▸ **GIVEN INSTRUCTION**:
Starting at the line with "Which one among", transcribe each line through the final one, both included, and add nothing.

▸ **INFORMATION GIVEN**:
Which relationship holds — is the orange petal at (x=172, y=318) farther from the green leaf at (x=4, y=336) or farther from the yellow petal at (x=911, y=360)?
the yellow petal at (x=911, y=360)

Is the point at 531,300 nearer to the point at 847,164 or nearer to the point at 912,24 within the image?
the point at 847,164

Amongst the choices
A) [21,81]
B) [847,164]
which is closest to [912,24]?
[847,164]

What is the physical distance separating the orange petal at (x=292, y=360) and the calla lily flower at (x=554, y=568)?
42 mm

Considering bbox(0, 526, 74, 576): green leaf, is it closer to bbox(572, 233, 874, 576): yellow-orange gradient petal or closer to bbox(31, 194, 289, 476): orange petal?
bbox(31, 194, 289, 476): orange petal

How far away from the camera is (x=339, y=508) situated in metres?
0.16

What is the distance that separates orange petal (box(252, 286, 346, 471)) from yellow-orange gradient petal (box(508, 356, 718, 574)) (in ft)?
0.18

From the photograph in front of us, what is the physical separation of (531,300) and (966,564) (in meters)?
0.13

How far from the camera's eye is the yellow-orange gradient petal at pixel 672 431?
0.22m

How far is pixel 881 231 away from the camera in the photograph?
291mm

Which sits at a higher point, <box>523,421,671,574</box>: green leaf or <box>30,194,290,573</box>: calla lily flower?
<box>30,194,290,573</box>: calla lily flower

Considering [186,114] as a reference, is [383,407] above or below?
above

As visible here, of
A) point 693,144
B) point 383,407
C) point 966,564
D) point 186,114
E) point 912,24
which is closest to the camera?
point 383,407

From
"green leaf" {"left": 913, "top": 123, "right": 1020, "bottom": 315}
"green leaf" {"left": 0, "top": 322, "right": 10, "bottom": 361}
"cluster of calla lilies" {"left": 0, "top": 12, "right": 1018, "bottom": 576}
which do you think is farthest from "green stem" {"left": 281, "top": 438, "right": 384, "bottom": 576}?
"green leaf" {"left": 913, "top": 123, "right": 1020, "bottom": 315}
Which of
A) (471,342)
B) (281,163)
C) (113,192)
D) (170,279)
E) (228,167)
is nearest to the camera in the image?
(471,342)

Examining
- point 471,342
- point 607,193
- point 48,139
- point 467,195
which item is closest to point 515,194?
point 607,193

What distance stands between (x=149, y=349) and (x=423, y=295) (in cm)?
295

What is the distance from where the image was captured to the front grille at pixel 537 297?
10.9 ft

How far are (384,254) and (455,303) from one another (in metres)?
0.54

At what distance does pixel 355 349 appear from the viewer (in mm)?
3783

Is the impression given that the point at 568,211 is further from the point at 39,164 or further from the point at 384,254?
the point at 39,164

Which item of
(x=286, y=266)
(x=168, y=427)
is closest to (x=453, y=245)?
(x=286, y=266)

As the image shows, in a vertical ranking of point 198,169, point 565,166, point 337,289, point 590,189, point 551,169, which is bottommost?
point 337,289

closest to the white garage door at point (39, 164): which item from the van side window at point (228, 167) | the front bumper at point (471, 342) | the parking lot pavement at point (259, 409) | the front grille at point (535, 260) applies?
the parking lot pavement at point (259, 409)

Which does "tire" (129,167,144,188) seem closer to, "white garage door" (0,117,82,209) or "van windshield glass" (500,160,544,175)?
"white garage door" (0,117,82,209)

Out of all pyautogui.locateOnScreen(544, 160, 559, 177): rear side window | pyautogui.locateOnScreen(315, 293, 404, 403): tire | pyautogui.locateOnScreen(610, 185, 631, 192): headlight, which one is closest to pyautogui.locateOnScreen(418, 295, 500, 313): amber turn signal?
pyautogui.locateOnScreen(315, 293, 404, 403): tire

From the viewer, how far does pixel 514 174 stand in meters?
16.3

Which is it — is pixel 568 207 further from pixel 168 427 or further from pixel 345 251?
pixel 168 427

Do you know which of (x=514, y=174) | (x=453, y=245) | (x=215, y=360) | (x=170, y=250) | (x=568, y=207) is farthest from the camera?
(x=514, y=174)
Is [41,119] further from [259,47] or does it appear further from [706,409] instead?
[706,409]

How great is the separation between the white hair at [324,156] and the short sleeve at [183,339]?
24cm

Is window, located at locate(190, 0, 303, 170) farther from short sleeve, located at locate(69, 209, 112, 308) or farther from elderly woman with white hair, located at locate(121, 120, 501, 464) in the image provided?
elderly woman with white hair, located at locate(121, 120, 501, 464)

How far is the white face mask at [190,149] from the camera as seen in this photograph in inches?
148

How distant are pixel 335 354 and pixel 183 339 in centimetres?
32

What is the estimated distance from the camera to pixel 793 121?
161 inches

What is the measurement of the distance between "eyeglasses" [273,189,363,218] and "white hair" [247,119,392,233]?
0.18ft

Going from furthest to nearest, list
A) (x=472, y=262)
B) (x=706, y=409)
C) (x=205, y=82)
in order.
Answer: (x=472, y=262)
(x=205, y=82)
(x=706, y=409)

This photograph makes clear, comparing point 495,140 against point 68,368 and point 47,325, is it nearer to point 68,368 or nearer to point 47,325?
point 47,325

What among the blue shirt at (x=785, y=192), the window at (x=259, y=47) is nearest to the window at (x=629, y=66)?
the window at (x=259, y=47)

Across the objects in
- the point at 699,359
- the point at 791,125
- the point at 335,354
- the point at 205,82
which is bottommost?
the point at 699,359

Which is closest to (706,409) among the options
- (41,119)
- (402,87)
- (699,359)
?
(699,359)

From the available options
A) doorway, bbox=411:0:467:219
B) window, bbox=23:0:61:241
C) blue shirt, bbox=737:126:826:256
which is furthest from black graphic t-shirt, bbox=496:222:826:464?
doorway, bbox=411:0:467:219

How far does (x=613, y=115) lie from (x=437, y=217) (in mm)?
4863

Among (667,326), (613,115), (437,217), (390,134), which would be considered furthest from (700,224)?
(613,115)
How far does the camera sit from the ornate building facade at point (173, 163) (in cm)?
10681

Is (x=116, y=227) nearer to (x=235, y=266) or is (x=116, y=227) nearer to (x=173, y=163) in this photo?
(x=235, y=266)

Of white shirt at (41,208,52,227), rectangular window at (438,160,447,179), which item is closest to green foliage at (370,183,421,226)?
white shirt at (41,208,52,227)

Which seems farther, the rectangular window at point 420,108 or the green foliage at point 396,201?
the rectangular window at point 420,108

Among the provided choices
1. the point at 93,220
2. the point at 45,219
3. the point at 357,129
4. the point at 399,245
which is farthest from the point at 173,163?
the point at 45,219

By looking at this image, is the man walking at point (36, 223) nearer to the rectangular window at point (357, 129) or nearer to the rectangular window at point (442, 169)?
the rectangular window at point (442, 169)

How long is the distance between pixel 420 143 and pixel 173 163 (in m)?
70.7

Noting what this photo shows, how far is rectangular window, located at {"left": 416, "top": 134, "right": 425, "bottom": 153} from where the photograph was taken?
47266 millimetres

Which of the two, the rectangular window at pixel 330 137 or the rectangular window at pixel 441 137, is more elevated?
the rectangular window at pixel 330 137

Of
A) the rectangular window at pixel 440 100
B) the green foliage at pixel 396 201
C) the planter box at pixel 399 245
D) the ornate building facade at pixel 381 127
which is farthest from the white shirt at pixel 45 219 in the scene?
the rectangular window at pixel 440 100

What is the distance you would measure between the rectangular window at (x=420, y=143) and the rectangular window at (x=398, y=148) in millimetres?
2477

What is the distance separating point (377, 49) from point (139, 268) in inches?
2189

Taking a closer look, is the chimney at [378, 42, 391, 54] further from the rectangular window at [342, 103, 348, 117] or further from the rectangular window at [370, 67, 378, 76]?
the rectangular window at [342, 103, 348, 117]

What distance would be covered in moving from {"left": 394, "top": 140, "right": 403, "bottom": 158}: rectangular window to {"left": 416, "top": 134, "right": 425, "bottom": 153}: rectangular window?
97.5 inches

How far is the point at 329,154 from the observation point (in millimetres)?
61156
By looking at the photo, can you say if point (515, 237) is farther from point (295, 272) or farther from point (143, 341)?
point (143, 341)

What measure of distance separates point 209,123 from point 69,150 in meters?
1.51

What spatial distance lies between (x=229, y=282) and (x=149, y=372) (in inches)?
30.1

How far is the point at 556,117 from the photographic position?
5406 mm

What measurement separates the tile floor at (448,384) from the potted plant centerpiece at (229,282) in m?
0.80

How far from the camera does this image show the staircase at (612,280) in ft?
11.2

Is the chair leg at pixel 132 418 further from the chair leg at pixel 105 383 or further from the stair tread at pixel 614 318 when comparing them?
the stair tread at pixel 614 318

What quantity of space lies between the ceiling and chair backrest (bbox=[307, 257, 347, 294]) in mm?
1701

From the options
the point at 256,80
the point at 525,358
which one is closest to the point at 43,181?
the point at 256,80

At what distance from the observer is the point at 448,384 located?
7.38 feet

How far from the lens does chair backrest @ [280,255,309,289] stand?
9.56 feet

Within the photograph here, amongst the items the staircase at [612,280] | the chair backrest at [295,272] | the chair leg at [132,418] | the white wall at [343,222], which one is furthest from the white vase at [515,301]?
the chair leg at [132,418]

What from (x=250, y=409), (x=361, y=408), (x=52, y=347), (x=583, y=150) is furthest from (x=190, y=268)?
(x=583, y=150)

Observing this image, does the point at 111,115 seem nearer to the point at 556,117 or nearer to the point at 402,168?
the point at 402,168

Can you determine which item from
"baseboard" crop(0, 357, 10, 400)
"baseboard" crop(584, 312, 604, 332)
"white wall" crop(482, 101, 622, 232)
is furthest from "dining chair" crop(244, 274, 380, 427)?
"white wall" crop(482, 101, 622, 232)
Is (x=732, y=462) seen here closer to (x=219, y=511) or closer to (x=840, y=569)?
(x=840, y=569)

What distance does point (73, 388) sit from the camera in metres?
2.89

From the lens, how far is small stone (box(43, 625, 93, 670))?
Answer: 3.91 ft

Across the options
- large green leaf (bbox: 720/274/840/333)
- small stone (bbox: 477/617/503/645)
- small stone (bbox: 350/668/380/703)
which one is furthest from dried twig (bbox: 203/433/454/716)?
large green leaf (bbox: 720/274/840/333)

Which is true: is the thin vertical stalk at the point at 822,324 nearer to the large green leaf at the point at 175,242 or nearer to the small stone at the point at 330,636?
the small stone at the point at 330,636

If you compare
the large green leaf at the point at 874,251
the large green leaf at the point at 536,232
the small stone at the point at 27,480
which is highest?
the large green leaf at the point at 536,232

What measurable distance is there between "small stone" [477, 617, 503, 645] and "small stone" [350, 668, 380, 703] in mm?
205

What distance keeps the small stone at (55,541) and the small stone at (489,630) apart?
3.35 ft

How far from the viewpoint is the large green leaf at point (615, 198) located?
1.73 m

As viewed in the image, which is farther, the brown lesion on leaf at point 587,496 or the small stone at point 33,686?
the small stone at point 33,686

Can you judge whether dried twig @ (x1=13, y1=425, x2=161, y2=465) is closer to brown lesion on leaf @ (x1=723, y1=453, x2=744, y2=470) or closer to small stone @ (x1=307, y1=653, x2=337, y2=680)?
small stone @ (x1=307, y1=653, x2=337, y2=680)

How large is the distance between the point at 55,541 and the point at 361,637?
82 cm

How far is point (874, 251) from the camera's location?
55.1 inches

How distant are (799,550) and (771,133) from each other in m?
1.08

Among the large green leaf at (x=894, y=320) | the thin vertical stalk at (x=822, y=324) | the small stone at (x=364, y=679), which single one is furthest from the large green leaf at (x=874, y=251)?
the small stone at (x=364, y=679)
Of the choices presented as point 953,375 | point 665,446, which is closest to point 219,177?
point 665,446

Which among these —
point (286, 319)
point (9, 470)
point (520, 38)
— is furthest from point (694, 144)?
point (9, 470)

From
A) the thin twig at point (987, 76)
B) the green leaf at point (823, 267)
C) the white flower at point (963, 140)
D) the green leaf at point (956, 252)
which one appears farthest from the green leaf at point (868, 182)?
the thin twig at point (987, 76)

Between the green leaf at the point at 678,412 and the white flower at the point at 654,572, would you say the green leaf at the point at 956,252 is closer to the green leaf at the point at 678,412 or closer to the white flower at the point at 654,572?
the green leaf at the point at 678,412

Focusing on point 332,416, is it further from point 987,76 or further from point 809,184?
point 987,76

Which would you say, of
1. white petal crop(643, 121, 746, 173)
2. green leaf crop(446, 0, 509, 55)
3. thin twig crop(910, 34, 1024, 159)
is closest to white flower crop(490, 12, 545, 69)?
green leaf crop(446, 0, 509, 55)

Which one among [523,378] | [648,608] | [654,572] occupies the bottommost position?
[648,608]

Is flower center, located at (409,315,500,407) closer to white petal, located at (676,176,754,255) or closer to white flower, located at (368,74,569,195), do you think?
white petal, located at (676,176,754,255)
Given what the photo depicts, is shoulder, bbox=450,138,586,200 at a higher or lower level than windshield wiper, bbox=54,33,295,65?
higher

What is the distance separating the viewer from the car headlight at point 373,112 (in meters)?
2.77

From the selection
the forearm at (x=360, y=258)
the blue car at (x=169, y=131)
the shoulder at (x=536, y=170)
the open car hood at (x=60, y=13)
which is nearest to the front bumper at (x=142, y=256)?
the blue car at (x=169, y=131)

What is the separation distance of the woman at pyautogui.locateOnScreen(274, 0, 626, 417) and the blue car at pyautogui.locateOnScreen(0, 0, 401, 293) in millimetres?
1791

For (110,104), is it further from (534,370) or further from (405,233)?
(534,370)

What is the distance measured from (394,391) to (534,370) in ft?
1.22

▸ **EXERCISE RESULT**:
Which one among [523,378] | [648,608] | [654,572] occupies the bottommost position?
[648,608]

Is flower center, located at (409,315,500,407) closer to white petal, located at (676,176,754,255) or closer to white flower, located at (368,74,569,195), do you think?
white petal, located at (676,176,754,255)
Given what the photo depicts, is shoulder, bbox=450,138,586,200 at a higher or lower level than windshield wiper, bbox=54,33,295,65?
higher

What is the distance separating the viewer from the car headlight at point 373,112 (in meters)?
2.77

From the selection
the forearm at (x=360, y=258)
the blue car at (x=169, y=131)
the shoulder at (x=536, y=170)
the open car hood at (x=60, y=13)
which is nearest to the front bumper at (x=142, y=256)?
the blue car at (x=169, y=131)

What is the separation distance of the woman at pyautogui.locateOnScreen(274, 0, 626, 417) and the blue car at pyautogui.locateOnScreen(0, 0, 401, 293) in millimetres?
1791

For (110,104), is it further from (534,370) or further from (405,233)?
(534,370)

What is the distance measured from (394,391) to (534,370) in ft?
1.22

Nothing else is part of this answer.